Raising funds through the sale of cryptocurrencies and non-fungible tokens (NFTs) is not only faster, but also cheaper, according to some Kenya-based activists. The campaigners added that the digital currency also has the “potential to create new ways for young people to earn, spend, save and send money”.
Traditional funding channels are drying up
After the Covid-19 pandemic dried up traditional funding channels, some African activists responded by raising funds through the sale of cryptocurrencies and non-fungible tokens (NFTs). The funds raised have in turn ensured the continued sponsorship of activists’ social work unhindered by the challenges of the pandemic.
Although cryptocurrency is still relatively new to some activists, a director of a non-profit organization based in the Kenyan slum known as Kibera is quoted in a Thompson Reuters Foundation report stating that it is actually a faster way to raise funds.
“Fundraising via cryptocurrency was something new for us. But it will now inform how we implement our social protection activities, because we have seen how quickly we can move forward in fundraising. funds,” said Byrones Khainga, director of technical services at the Human Needs Project.
According to the report, Khainga’s Human Needs Project was involved in the installation of a plastic sculpture of a giant tap. The sculpture was created by Benjamin Von Wong, an artist/activist – who raised money selling NFTs – and Degenerate Trash Pandas, a Kenyan community of NFTs campaigning against plastic waste. Together they reportedly raised $110,000 through NFTs and those funds were used for the installation of the giant plastic sculpture.

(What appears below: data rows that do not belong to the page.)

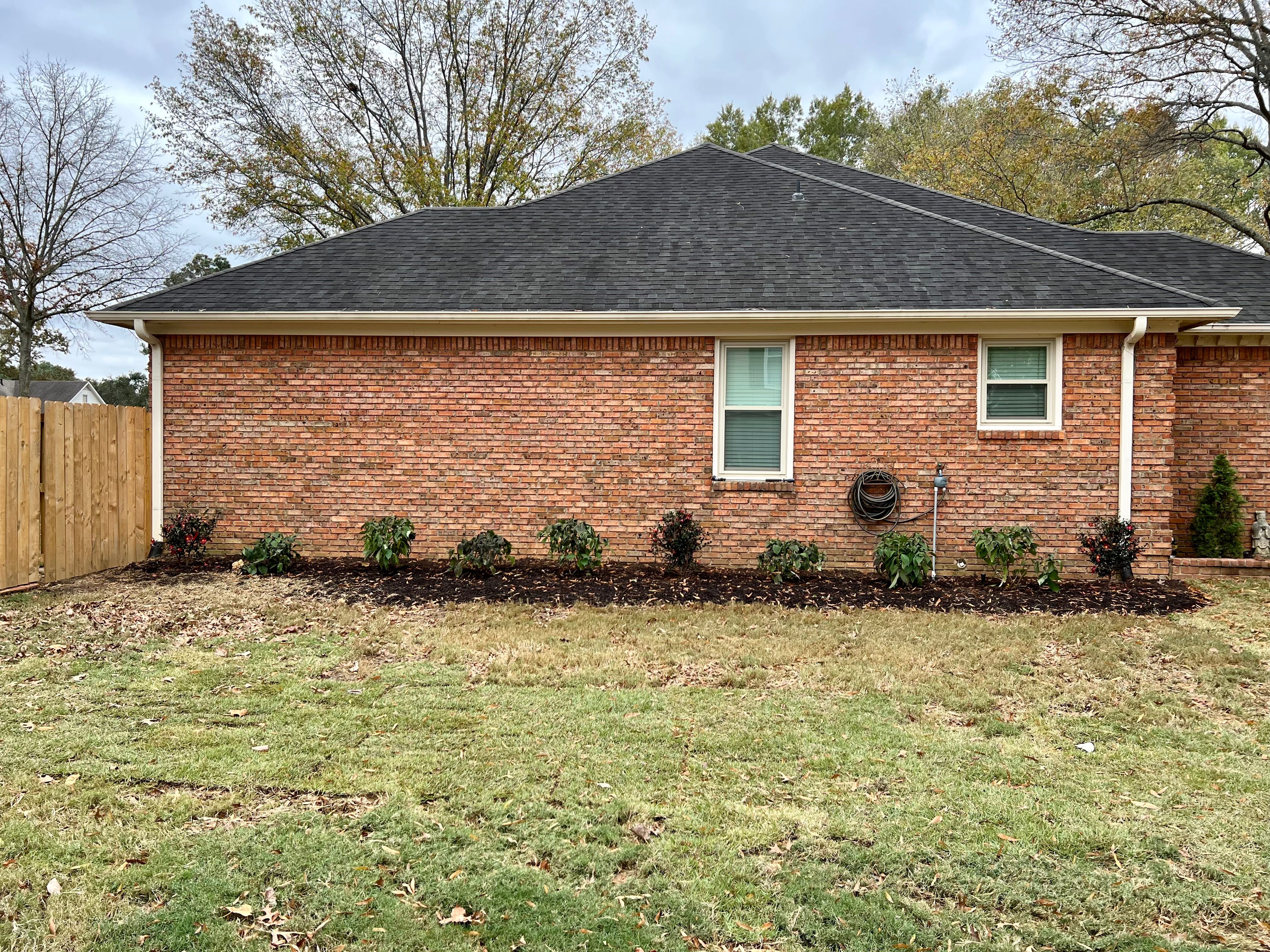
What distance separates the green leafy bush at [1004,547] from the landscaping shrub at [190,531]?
9.00 metres

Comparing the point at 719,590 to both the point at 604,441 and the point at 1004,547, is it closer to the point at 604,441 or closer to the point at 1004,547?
the point at 604,441

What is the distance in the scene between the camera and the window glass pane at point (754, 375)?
886 cm

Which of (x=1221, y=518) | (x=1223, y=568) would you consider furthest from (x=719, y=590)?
(x=1221, y=518)

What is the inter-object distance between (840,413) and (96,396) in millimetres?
50235

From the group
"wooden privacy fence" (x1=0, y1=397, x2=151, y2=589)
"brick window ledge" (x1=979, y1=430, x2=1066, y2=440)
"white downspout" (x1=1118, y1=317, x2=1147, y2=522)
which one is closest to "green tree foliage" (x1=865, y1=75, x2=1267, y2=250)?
"white downspout" (x1=1118, y1=317, x2=1147, y2=522)

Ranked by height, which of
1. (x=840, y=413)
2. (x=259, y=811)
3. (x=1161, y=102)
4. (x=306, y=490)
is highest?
(x=1161, y=102)

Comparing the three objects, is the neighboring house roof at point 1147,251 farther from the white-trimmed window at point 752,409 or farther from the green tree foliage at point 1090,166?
the green tree foliage at point 1090,166

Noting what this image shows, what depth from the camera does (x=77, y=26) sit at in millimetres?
19141

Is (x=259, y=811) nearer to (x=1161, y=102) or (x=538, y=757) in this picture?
(x=538, y=757)

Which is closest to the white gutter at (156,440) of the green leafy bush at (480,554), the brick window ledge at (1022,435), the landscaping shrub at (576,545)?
the green leafy bush at (480,554)

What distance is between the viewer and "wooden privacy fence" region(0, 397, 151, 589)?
7367mm

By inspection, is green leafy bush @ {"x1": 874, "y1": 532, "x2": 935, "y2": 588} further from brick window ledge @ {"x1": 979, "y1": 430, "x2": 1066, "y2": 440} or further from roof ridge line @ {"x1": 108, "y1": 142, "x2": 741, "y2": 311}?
roof ridge line @ {"x1": 108, "y1": 142, "x2": 741, "y2": 311}

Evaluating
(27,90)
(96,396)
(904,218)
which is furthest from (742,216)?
(96,396)

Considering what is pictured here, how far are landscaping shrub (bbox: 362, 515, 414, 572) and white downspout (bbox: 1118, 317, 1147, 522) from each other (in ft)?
26.6
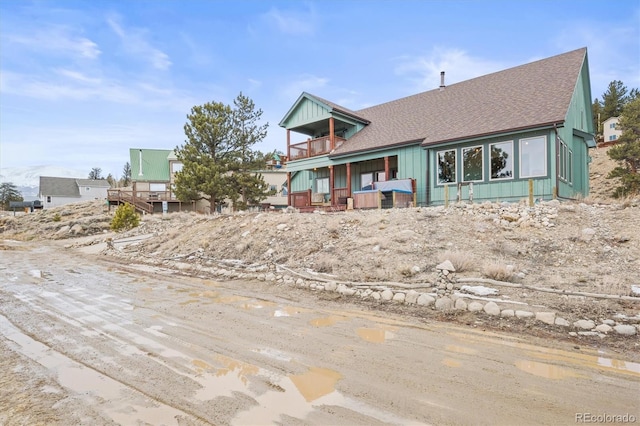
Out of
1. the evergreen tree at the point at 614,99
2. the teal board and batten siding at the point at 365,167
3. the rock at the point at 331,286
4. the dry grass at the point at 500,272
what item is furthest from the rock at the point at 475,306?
the evergreen tree at the point at 614,99

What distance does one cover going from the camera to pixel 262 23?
16.8m

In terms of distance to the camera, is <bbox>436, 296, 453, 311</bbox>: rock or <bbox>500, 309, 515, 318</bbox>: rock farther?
<bbox>436, 296, 453, 311</bbox>: rock

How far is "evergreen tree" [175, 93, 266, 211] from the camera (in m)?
22.2

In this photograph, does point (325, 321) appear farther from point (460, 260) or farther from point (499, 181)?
point (499, 181)

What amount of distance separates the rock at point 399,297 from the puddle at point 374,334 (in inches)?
59.5

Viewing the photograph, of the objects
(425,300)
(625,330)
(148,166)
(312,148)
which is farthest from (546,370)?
(148,166)

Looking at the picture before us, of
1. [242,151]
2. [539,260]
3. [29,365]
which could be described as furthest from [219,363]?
[242,151]

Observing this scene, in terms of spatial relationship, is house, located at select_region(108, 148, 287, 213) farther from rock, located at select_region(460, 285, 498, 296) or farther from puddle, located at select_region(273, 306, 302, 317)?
rock, located at select_region(460, 285, 498, 296)

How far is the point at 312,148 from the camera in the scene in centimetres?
1989

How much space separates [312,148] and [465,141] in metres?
9.04

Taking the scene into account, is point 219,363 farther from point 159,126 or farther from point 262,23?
point 159,126

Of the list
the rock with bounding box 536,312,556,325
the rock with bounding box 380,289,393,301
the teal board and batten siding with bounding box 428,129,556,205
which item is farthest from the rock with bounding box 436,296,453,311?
the teal board and batten siding with bounding box 428,129,556,205

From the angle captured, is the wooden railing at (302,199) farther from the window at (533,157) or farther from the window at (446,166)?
the window at (533,157)

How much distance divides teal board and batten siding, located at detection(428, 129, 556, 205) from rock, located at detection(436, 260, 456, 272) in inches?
301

Cryptography Lowers Barriers to Entry
In addition to being a faster way to raise funds, the “crypto [also] lowers barriers to entry,” said Roselyne Wanjiru, a researcher at the Blockchain Association of Kenya. She adds that more and more companies and individuals are turning to this fintech.
The report also quotes Scott Onder, Senior Managing Director of Mercy Corps Ventures, as explaining why cryptocurrencies make it easier to move funds across borders. He said:
Cryptocurrency removes this costly barrier and has the potential to create new ways for young people to earn, spend, save and send money.
While critics often point to the energy inefficiency of cryptocurrencies like bitcoin, Big Mich, a Kenyan choreographer and youth trainer, argued that the good things in technology should not be ignored. For Von Wong, any fundraising approach that makes it easier to move capital faster and more cheaply “is always a good thing.”